I have been a vegetarian for more than 30 years.  In the last few years, the emphasis on healthy whole foods, plant based diets and organic foods have really made being a vegetarian so much easier.  About a year ago, my daughter introduced me to a vegan vlogger Ellen Fisher and her sister Hannah McNeely, who is also an ethical vegan.  I love their videos and they have inspired me to eat less dairy and less eggs and less fish (I am not quite there yet as far as finding enough dinner recipes that my whole family likes, but I am completely vegan 3-4 days a week and vegan until dinner the rest of the week).

A few weeks ago, Ellen mentioned The China Study in her video and when I saw this cookbook pop up on Netgalley, I knew I wanted to check it out and hopefully find more dinner recipes!


Eating a whole food, plant based diet greatly reduces risks for cancer, heart disease and diabetes.

One of my concerns about going completely plant based is protein.  As a vegetarian, I rely on eggs and fish for some of my protein (legumes, seeds and nuts provide some as well).  What I learned from this book and others, however, is that Americans consume too much protein and that actually increases risk of cancers.


The first recipe I made from this book was Dominican Rice and Beans with Fresh Salad, which the author says is her sons’ favorite meal.  We liked it a lot, although this style of cooking greatly reduces oil and salt and that was a big hit for us in terms of flavor.  We added some hot sauce, but we really wanted to add salt.  So that is something we need to think about in terms of how we want to adjust – do we want to add salt or get used to using less salt?  I have gone salt-free before and it takes a while but eventually I did get used to it and found the food flavorful enough.
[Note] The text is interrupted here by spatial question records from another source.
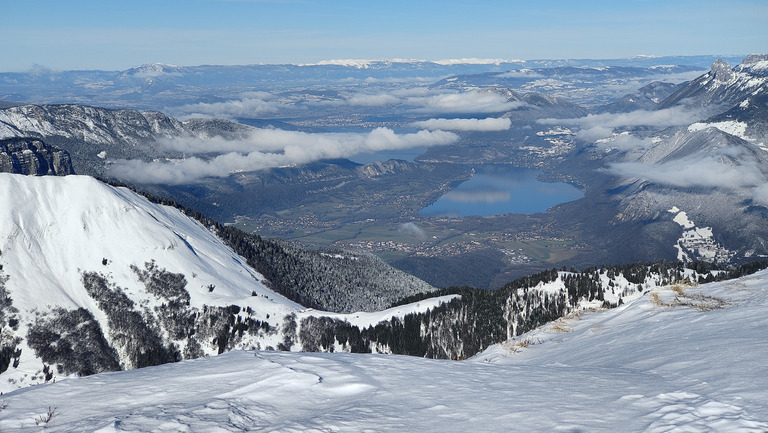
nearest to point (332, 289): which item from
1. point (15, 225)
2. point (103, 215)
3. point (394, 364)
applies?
point (103, 215)

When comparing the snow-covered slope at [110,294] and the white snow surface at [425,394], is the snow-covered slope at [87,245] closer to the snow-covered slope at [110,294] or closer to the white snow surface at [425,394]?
the snow-covered slope at [110,294]

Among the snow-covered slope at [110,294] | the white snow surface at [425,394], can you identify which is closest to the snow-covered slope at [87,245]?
the snow-covered slope at [110,294]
The second recipe I made was the Baked Tofu which used coconut aminos and we found to be perfectly flavorful and one of the best recipes we have ever used for baked tofu.

I was eager to try some of the baking recipes, because I always want baked goods but am always trying to eat healthy.  I made the Blackberry Lemon Tea Cakes (I subbed raspberries because our raspberry bushes were thick with fruit).  We also tried the Almond Topped Blueberry Coffee Cake.  We found both to be very good, but to taste a little healthy, which we actually appreciated because it gave us the sweetness we craved without feeling overly decadent.

I have also tried some of the salad dressings, as I am trying to get away from my kale massaged with oil and salt and garlic.  I liked the Lemon Tahini dressing and the Asian Ginger dressing.  I have to get the ingredients for the Mango Azteca Dressing so I can try that one.

If you are interested in reducing your risk of cancer, heart disease and diabetes and are open to eating less salt and oil and more whole food plants, then you should check this book out.  Yes, some of the food is slightly less flavorful than what you may be used to, but you will undoubtedly feel better eating it.